• [YOUR GOAL]
Look over the entries and say how many lines include the word "burst". Only the number, please.

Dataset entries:
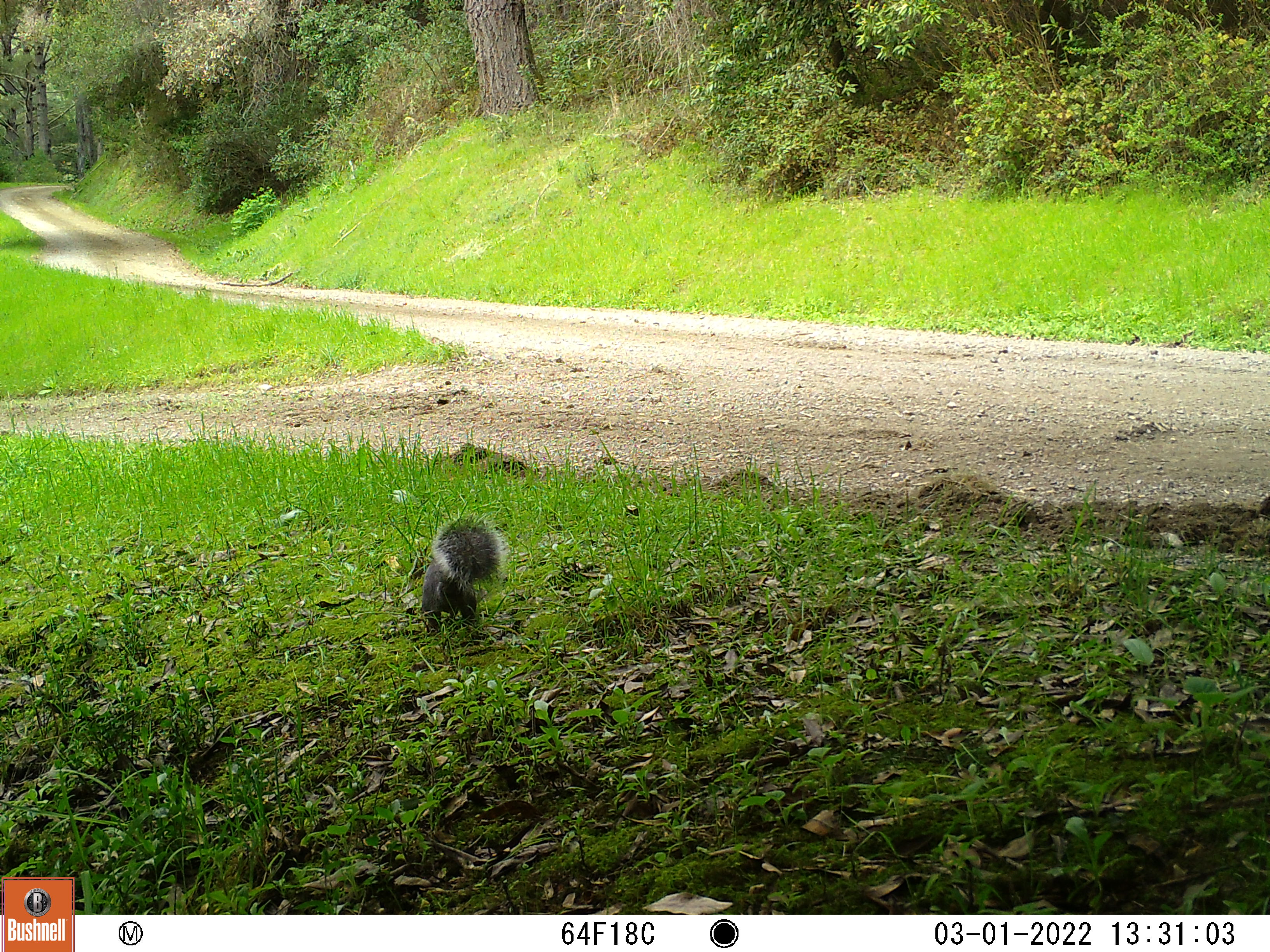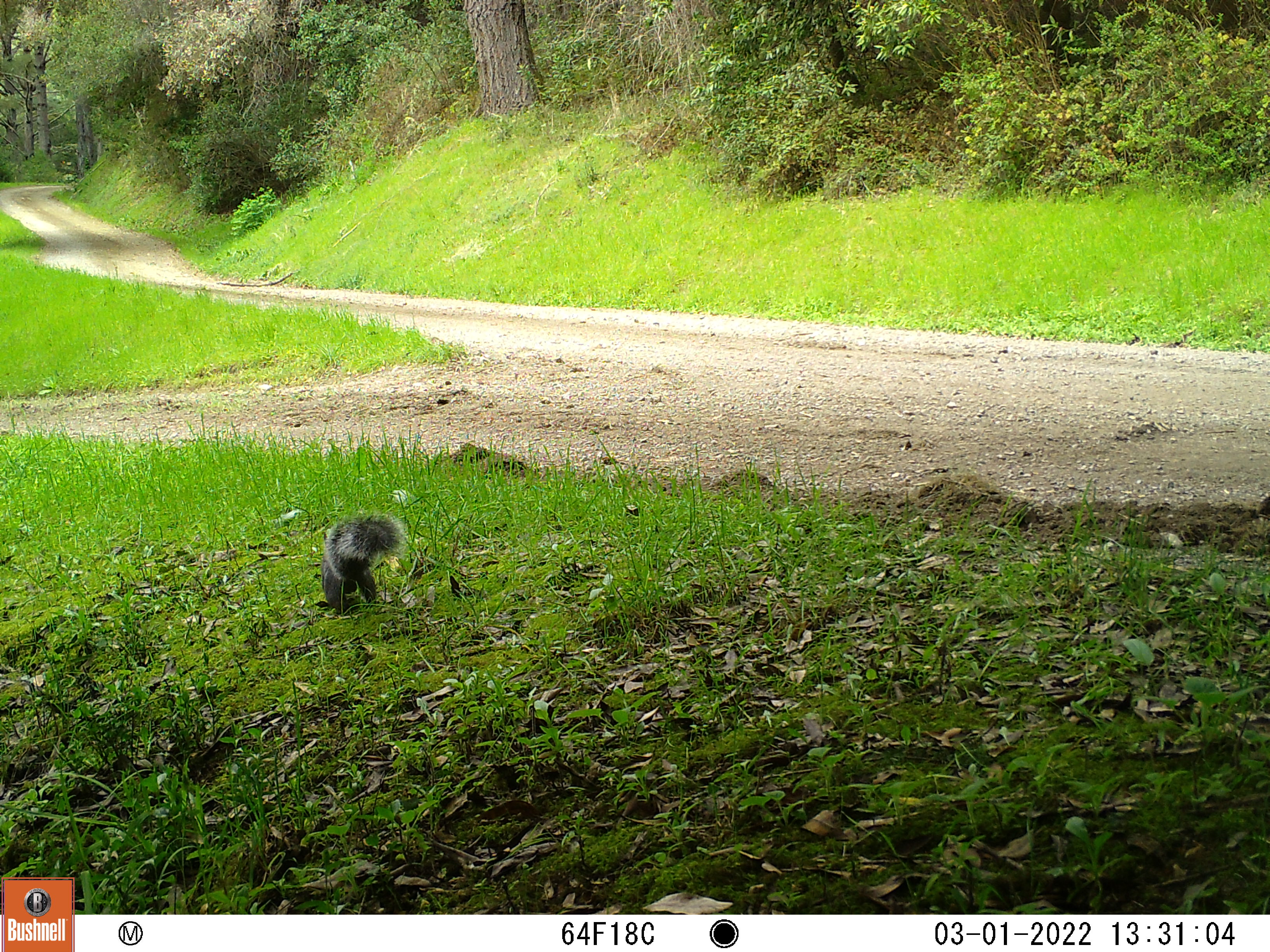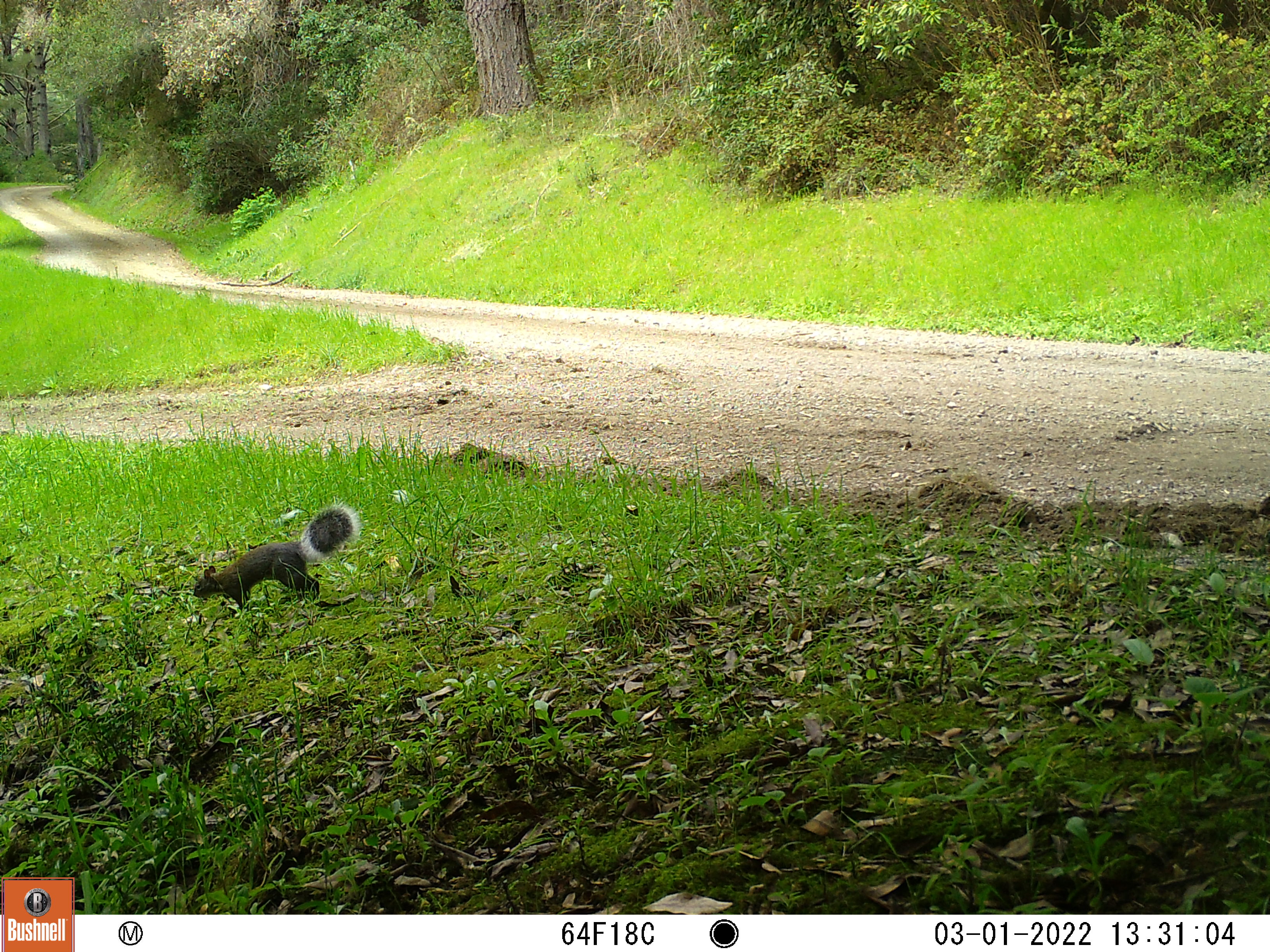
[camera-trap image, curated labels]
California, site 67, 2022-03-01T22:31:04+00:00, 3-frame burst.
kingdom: Animalia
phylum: Chordata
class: Mammalia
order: Rodentia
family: Sciuridae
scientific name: Sciuridae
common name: squirrel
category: unknown squirrel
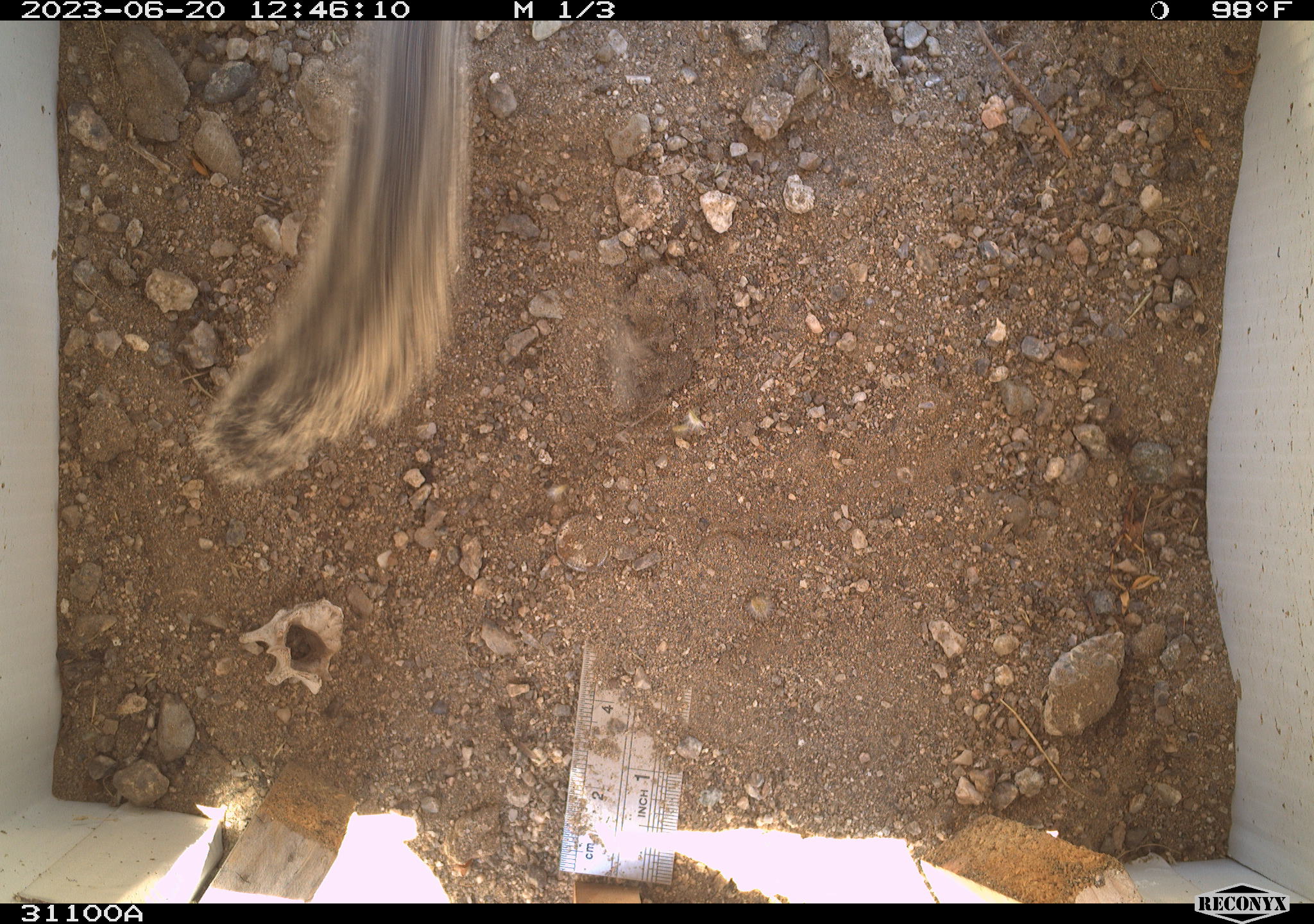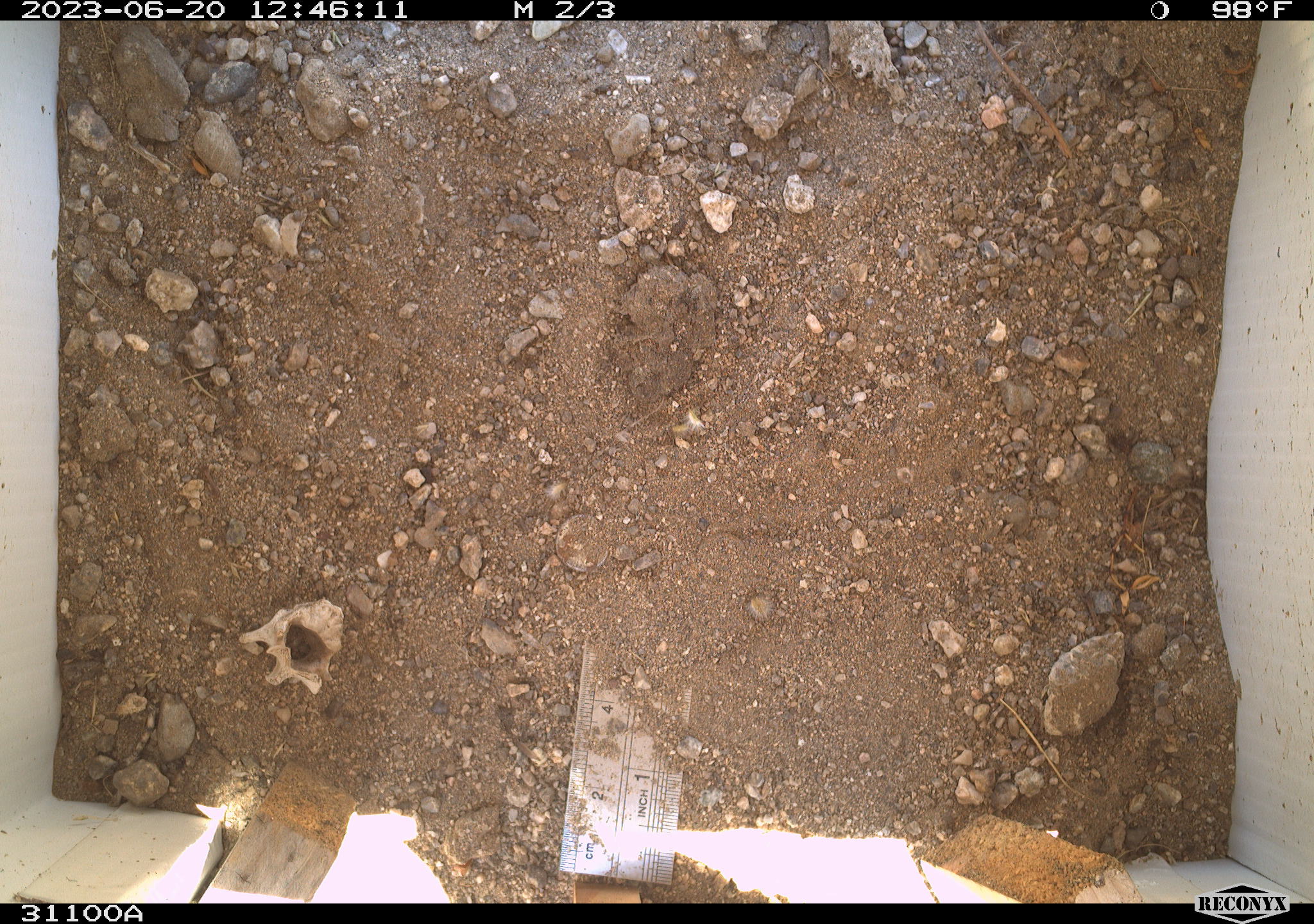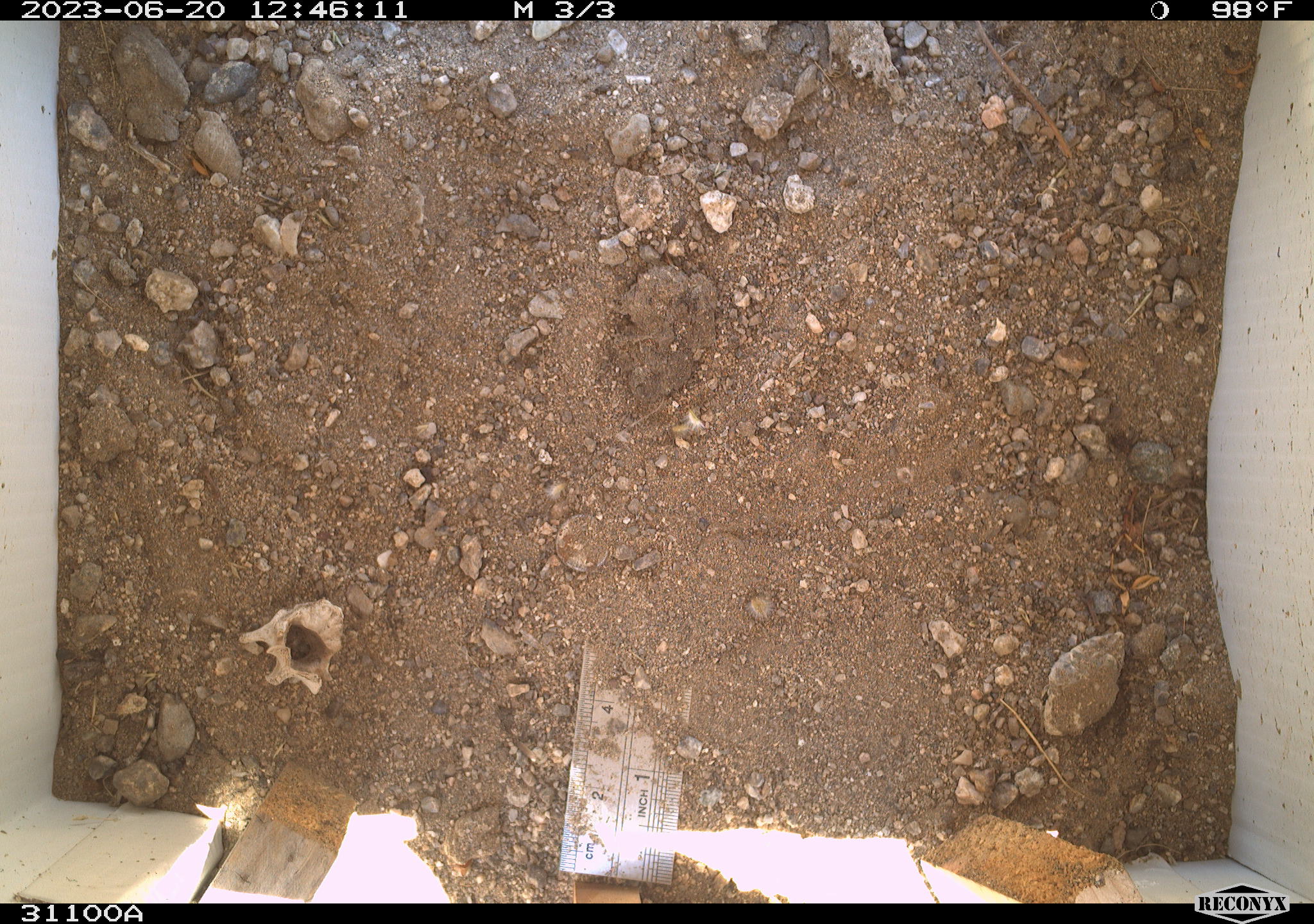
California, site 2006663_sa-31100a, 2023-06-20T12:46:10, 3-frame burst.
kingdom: Animalia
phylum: Chordata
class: Mammalia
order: Rodentia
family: Sciuridae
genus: Ammospermophilus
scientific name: Ammospermophilus leucurus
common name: white-tailed antelope squirrel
White-tailed antelope squirrel (Ammospermophilus leucurus).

• [SOLUTION FOR THIS PROBLEM]
2